Thématique | Finances publiques
Évaluation de la réduction d'impôt Censi-Bouvard
24 juin 2022
Institué en 2009, le dispositif Censi-Bouvard vise, grâce à une réduction d’impôt sur le revenu, à encourager l’investissement des particuliers dans les logements, neufs ou réhabilités, de certains types d’établissements : résidences-services privées pour étudiants, personnes âgées ou personnes handicapées, résidences autonomie et établissements d’hébergement pour personnes âgées dépendantes (Ehpad).
Le diagnostic réalisé par la mission confirme l’existence de besoins en logements dédiés pour les étudiants et les personnes âgées. Les besoins en logements pour les étudiants s’expliquent davantage par un nécessaire rattrapage de l’offre que par les projections démographiques, les besoins non satisfaits concernant surtout les étudiants boursiers (37 % de la population étudiante). En ce qui concerne les personnes âgées, les projections démographiques annoncent une hausse importante des besoins en matière de logements adaptés (entre 2020 et 2050, la part des plus de 75 ans dans la population totale passerait de 9 % à 16 %).
Outre l’analyse des besoins, la mission a procédé à l’évaluation du dispositif proprement dit. Depuis sa création, cette réduction d’impôt a bénéficié à environ 85 000 ménages. Le Censi-Bouvard a représenté, depuis sa création, une dépense fiscale cumulée de 1,5 Md€, soit environ 18 000 € par logement. L’absence de données précises sur la nature des biens financés par le Censi-Bouvard et sur leur localisation empêche le pilotage du dispositif, qui comporte par ailleurs d’autres défauts majeurs :
- son périmètre est inadapté : la réduction d’impôt est encore applicable à des établissements dont le fonctionnement est incompatible avec le régime de copropriété (résidences autonomie) ou dont les pouvoirs publics ne souhaitent plus encourager la création (Ehpad) ;
- ce dispositif incite les investisseurs particuliers, investisseurs non toujours avertis, à réaliser des investissements plus risqués qu’en apparence ;
- la réduction d’impôt Censi-Bouvard ne semble pas nécessaire.

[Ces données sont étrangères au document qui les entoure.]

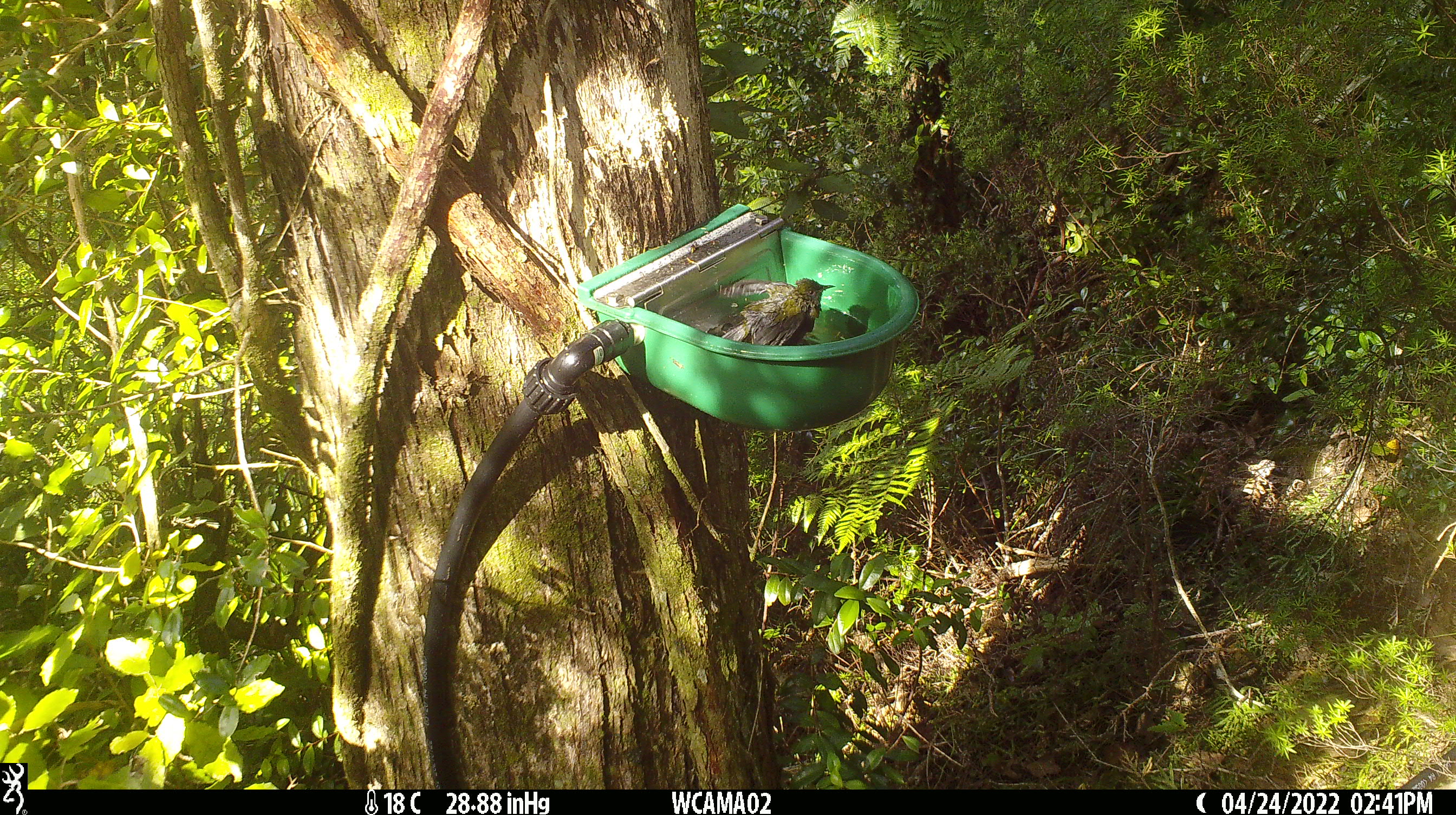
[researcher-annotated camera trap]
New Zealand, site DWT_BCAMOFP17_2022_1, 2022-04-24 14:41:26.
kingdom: Animalia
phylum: Chordata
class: Aves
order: Passeriformes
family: Meliphagidae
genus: Anthornis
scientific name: Anthornis melanura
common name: new zealand bellbird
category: bellbird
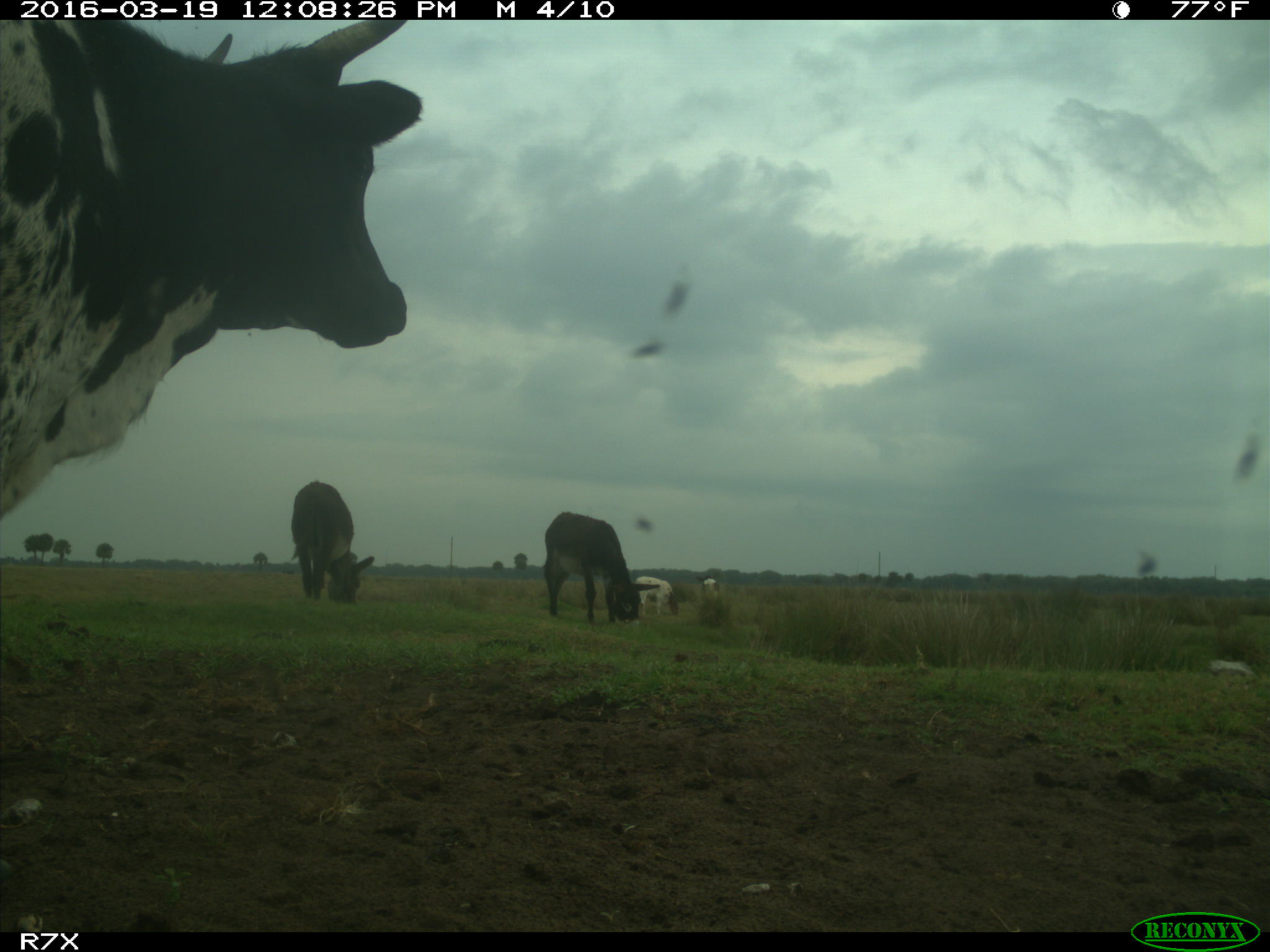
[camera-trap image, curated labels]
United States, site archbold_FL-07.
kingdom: Animalia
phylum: Chordata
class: Mammalia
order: Artiodactyla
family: Bovidae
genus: Bos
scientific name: Bos taurus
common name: domestic cow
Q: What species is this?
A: Bos taurus (domestic cow).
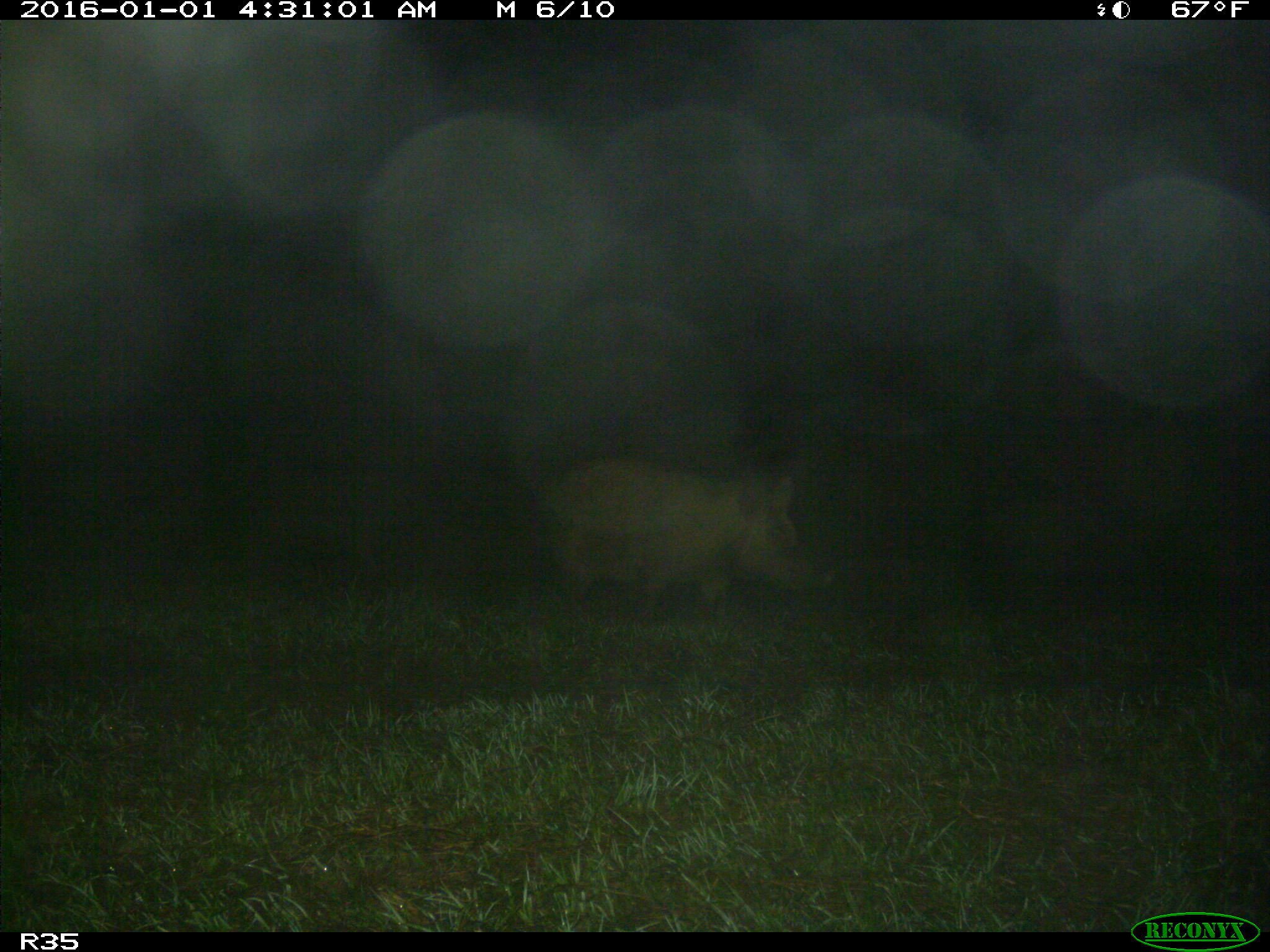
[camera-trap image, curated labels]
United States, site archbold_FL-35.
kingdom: Animalia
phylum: Chordata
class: Mammalia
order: Artiodactyla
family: Suidae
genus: Sus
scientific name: Sus scrofa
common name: wild boar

En effet, l’investissement des particuliers bénéficie déjà du régime favorable de la location meublée non professionnelle (LMNP) et la rentabilité des projets en résidences seniors est suffisante pour garantir l’investissement de la part des acteurs institutionnels.
Pour ces différentes raisons, la mission recommande de ne pas proroger le dispositif Censi-Bouvard au-delà du 31 décembre 2022.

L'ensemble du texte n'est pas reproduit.